Vous avez été embauché le 1er septembre 2015 au poste de Responsable du développement International.

Nous avons été alertés, le 6 janvier dernier, par une collaboratrice de faits très graves.

Madame [X] [T] qui a rejoint la société le 29 novembre 2019, au poste de Responsable du développement Partenariat (Business Developer Partenaires). Dans le cadre de son intégration, des déplacements professionnels ont été organisés avec vous pour lui permettre de rencontrer les équipes internationales notamment (Italie et Espagne).

Dans le cadre de sa plainte du 06 janvier 2020, Madame [X] [J] nous a alertés sur des faits très graves qui se sont produits lors d’un de vos déplacements avec elle. Elle nous a fait part de faits, d’attitudes et de gestes déplacés, inappropriés dans le cadre professionnel. Elle en était particulièrement choquée.

Le 30 décembre 2019, un déplacement était programmé avec elle, à [Localité 6] pour rencontrer Monsieur [A] [E], Country Manager de la filiale espagnole, et son équipe. L’équipe n’était pas au complet en raison des congés de fin d’année. Cette journée de découverte s’est déroulée normalement.

C’est au moment du dîner professionnel au Restaurant que tout a dérapé.

A l’issue de cette journée, vous-même, Monsieur [A] [E] et Madame [X] [J] aviez convenu de vous retrouver pour un dîner professionnel au centre de [Localité 6]. A 18 heures, vous retournez tous les deux à l’hôtel. Monsieur [A] [E] devait venir vous chercher pour partir tous ensemble dîner au Restaurant mais finalement, vous envoyez un sms à Madame [X] [J] l’invitant à vous rejoindre directement au Restaurant et lui communiquez l’adresse. Elle s’y rend.

Elle vous y retrouve en compagnie de Monsieur [A] [E] et d’une troisième personne qu’elle ne connaissait pas, un certain « [N] », ancien salarié de la filiale Espagne. Il s’agissait de Monsieur [N] [B]. Il semblait bien connaitre le propriétaire ([S]). Il l’a d’ailleurs présenté à Madame [X] [J] comme étant un « pétainiste ».

Ils se présentent.

Elle avait noté que vous étiez bien avancé dans la consommation d’alcool.

Dans les premiers échanges, Monsieur [N] [B] partage son téléphone pour visionner une vidéo sur Youtube d’un sketch ridiculisant les portugais et l’a invité à suivre l’auteur de la vidéo. Elle a trouvé l’approche quelque peu curieuse.

Au moment de l’arrivée de Madame [X] [J], le propriétaire lui sert une salade russe et Monsieur [N] [B] lui précise que la salade n’est pas une salade russe mais une salade nationale. Madame [J] s’étonne. Monsieur [N] [B] interpelle le propriétaire pour lui confirmer l’appellation de cette salade. Le propriétaire répond par un salut nazi.

• **Données affichées**
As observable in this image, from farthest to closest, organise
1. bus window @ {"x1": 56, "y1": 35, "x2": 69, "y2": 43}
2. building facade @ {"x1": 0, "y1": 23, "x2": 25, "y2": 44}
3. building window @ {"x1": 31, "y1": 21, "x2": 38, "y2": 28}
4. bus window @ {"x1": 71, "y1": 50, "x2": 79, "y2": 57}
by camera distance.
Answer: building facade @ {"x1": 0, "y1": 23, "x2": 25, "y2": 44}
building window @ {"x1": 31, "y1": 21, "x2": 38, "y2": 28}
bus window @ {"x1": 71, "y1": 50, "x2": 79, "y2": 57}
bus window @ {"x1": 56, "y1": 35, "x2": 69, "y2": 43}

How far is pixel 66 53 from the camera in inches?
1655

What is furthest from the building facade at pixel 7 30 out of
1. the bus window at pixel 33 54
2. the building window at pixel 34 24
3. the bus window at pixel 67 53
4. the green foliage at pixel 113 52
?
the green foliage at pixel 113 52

• **Exercices**
A) Répondez à ces questions d'après l'extrait du document :
(i) À quelle date le destinataire a-t-il été embauché ?
(ii) À quelle date la collaboratrice a-t-elle rejoint la société ?
(iii) Quel poste occupe Monsieur [A] [E] ?
B) Poursuivez le récit du dîner professionnel tiré de l'extrait du document, à partir de sa dernière phrase.
Les enregistrements n'ont aucun rôle dans ce travail.

• **Corrigé**
A)
(i) Le 1er septembre 2015.
(ii) Le 29 novembre 2019.
(iii) Il est Country Manager de la filiale espagnole.

B)
En fin de dîner, vous avez invité [S], le propriétaire, à rejoindre la table. Il a très vite intégré le groupe et participé aux blagues douteuses. La conversation a basculé en espagnol; Madame [X] [J] était moins apte à suivre la discussion et a décroché.

Lors de ce dîner, Monsieur [N] [B], alors qu’il avait partagé des photos personnelles de son réveillon de noël avec femme et enfants, a eu la main « baladeuse » une première fois à l’égard de Madame [X] [J]. Cette dernière a cru qu’il perdait l’équilibre et qu’il s’agissait d’un geste accidentel.

Cela s’est reproduit une deuxième fois, elle lui a lancé un regard soutenu désapprobateur. Vous avez été témoin de ces faits sans intervenir alors que vous êtes son supérieur hiérarchique.

Tout au long de ce dîner, Madame [X] [J] s’est trouvée très mal à l’aise ; elle a cru à un bizutage. Au début, elle pensait à de l’humour « potache », mais l’accumulation de tout cela lui a fait très peur.

Vous avez fait des imitations d’Hitler qui l’ont particulièrement choquée. Elle vous a demandé de cesser sous peine de vous filmer. Elle était convaincue que personne ne la croirait.

Mais vous avez continué. Elle vous a alors filmé ; vous vous en amusiez.

Nous avons récupéré ces photos-vidéos que nous vous avons présenté lors de cet entretien (impression photo) qui sont particulièrement choquantes.

Madame [X] [J] s’est plainte également des références au registre pornographique que vous aviez fait notamment au moment de régler la note à la fin du dîner.

En effet, vous avez demandé à Madame [X] [J] de la régler. Elle a refusé. Monsieur [A] [E] l’a alors prise ; mais vous l’avait reprise en disant, tout à vous adressant à Madame [X] [J] : « Merci Qui ‘». Elle vous a répondu naïvement « Merci ». Vous lui avez faite répéter et avez fini par lui dire « non, c’est Merci Jacky et Michelle » en référence à un site pornographique.

Vous quittez le restaurant vers environ 1h15 du matin.

Madame [X] [J] était sur le point de commander un Chauffeur Uber.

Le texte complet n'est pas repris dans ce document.